Text passage -
..........

Heather Graham, Justin Stephens

Heather Graham, who reprises her role as Jade the stripper in this month’s The Hangover Part III, doesn’t need a deck of cards to play the game.


Photographs for Delta Sky by Justin Stephens.

Heather Graham cannot mask her feelings for the arugula salad with avocados, walnuts and grapefruit. “Mmmmmmm,” she says. “Ohmigod. Isn’t this good?” I nod as I chew my own arugula salad with avocados, walnuts and grapefruit. (I had been nervous earlier, clutching my menu across from Heather Graham like it was a pair of fours, and had ordered the exact same salad.) “It’s so good!”

We are sitting in the Beachwood Café, a restaurant close to where Graham lives in the Hollywood Hills, about a mile beneath the Hollywood sign, a regular hangout for conducting interviews when she’s promoting one of her movies—in this case, The Hangover Part III.

       
On Graham: Beaded blouse by L'Agence. Short suit by Rachel Zoe. Shoes by Brian Atwood. Snake Bracelet by Amrapali. Bangles by Effy. Ring by Dove's.

       

I have read quite a few Beachwood Café interviews with Heather Graham to prepare for my Beachwood Café interview with Heather Graham. In some of them, she talks about how much she likes to play cards. This seems like fertile ground if we’re going to discuss the reprisal of her Hangover character Jade, a Las Vegas stripper/escort.

“To be honest,” she starts, “I used to really like playing cards.” (Nothing on the flop. Here comes the river?) She explains that yes, she really was into it. In fact, she started getting really good at it. She started to really enjoy winning, until her competitive side emerged in full force and she discovered she didn’t really like her competitive side. “So I was like, I gotta stop playing cards.”

Now she does yoga.

..........

Provided data -
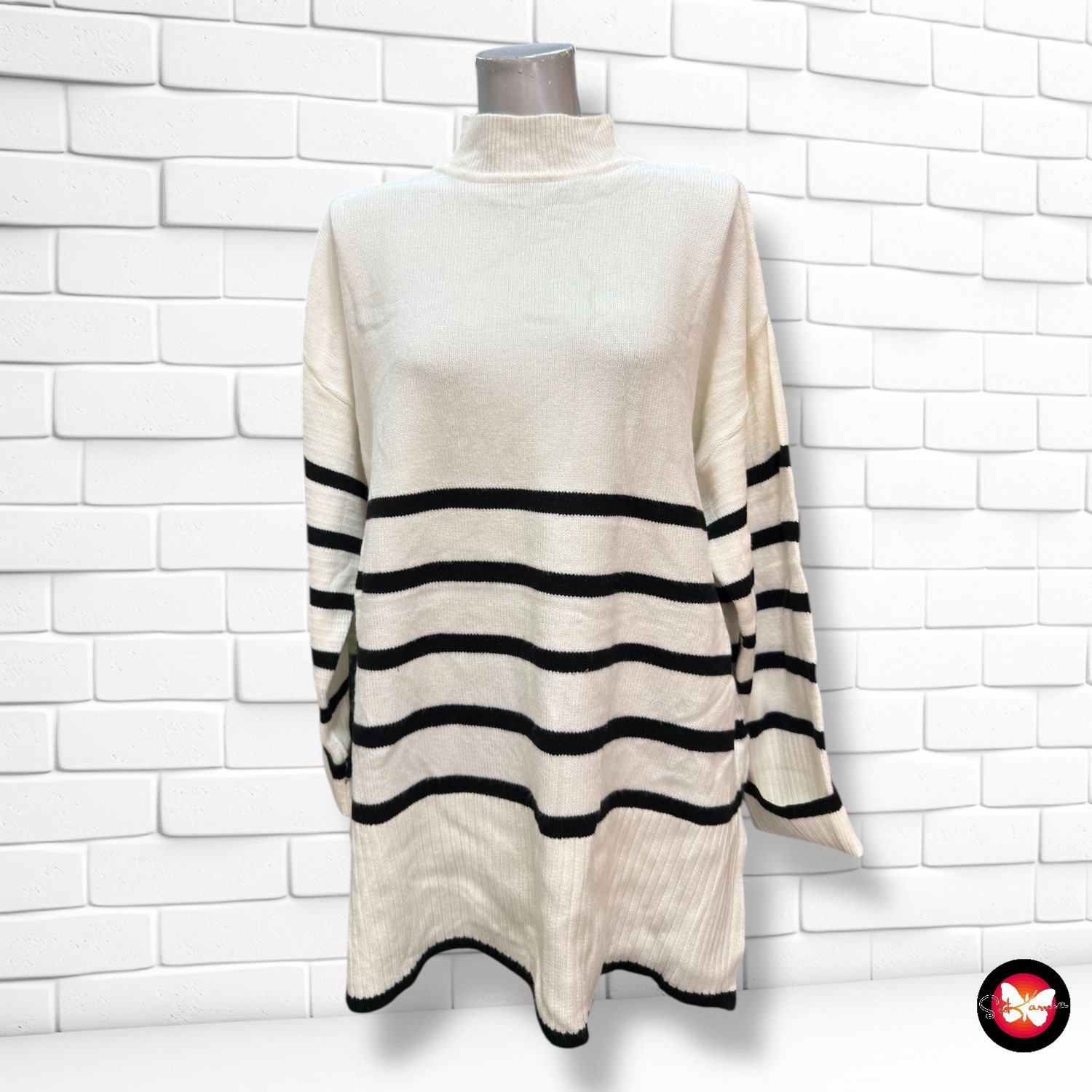 Jersey de media manga de rayas Talla L/XL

..........

Work order 1 -
Write out the Heather Graham profile from "Photographs for Delta" to "Hangover Part III.".
Work order 2 -
In the Heather Graham profile, what salad do both Graham and the interviewer order at the Beachwood Café?

Answer section 1 -
Photographs for Delta Sky by Justin Stephens.

Heather Graham cannot mask her feelings for the arugula salad with avocados, walnuts and grapefruit. “Mmmmmmm,” she says. “Ohmigod. Isn’t this good?” I nod as I chew my own arugula salad with avocados, walnuts and grapefruit. (I had been nervous earlier, clutching my menu across from Heather Graham like it was a pair of fours, and had ordered the exact same salad.) “It’s so good!”

We are sitting in the Beachwood Café, a restaurant close to where Graham lives in the Hollywood Hills, about a mile beneath the Hollywood sign, a regular hangout for conducting interviews when she’s promoting one of her movies—in this case, The Hangover Part III.

Answer section 2 -
An arugula salad with avocados, walnuts and grapefruit.